= JOB =
Find the line containing "Is (130,74) further". Return it and every line after it, unchanged, up to and including the last line.

= RECORDS FOR PROCESSING =
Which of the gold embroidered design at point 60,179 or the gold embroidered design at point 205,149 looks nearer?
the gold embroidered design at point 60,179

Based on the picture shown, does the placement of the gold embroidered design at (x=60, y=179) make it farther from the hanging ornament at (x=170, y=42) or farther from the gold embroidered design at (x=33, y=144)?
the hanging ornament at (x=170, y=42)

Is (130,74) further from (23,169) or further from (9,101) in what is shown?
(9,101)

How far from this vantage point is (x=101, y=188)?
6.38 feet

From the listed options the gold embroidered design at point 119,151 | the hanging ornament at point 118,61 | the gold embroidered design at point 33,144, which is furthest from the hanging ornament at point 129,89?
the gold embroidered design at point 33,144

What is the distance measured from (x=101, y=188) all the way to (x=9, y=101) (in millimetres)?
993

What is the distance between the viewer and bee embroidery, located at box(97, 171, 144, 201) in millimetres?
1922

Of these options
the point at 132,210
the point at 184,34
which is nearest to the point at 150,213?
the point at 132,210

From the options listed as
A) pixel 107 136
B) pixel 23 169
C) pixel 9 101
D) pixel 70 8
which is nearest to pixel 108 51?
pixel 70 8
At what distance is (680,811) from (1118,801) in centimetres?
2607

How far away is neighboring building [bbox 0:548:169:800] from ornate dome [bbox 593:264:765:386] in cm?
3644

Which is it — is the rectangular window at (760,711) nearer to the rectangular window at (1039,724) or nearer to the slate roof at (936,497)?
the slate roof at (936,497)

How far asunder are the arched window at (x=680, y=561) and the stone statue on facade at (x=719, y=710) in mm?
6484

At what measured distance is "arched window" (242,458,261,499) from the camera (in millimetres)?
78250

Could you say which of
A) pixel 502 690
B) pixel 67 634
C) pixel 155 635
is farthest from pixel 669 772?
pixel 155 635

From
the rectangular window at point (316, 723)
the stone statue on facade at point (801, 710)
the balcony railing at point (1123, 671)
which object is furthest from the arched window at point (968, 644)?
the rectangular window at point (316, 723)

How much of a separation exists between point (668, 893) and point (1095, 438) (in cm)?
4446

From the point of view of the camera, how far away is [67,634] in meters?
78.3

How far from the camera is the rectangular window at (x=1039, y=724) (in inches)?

= RESULT =
Is (130,74) further from (23,169) or further from (9,101) in what is shown?
(9,101)

How far from this vantage point is (x=101, y=188)?
6.38 feet

From the listed options the gold embroidered design at point 119,151 | the hanging ornament at point 118,61 | the gold embroidered design at point 33,144, which is furthest from the hanging ornament at point 129,89?
the gold embroidered design at point 33,144

What is the distance measured from (x=101, y=188) all the way to (x=9, y=101) (in millimetres)?
993

What is the distance between the viewer and bee embroidery, located at box(97, 171, 144, 201) in millimetres?
1922

Of these options
the point at 132,210
the point at 184,34
which is nearest to the point at 150,213?
the point at 132,210

From the options listed as
A) pixel 107 136
B) pixel 23 169
C) pixel 9 101
D) pixel 70 8
which is nearest to pixel 108 51?
pixel 70 8
At what distance is (680,811) from (1118,801) in centimetres?
2607

How far away is neighboring building [bbox 0:548:169:800] from ornate dome [bbox 593:264:765:386] in cm?
3644

Which is it — is the rectangular window at (760,711) nearer to the rectangular window at (1039,724) or nearer to the slate roof at (936,497)?
the slate roof at (936,497)

How far asunder are the arched window at (x=680, y=561) and the stone statue on facade at (x=719, y=710) in mm?
6484

At what measured distance is "arched window" (242,458,261,499) from the camera (in millimetres)?
78250

Could you say which of
A) pixel 502 690
B) pixel 67 634
C) pixel 155 635
is farthest from pixel 669 772?
pixel 155 635

From
the rectangular window at point (316, 723)
the stone statue on facade at point (801, 710)
the balcony railing at point (1123, 671)
which object is furthest from the arched window at point (968, 644)?
the rectangular window at point (316, 723)

How much of a separation exists between point (668, 893) and point (1095, 438) (in cm)?
4446

From the point of view of the camera, how far away is [67,634] in meters?
78.3

How far from the camera is the rectangular window at (x=1039, y=724) (in inches)?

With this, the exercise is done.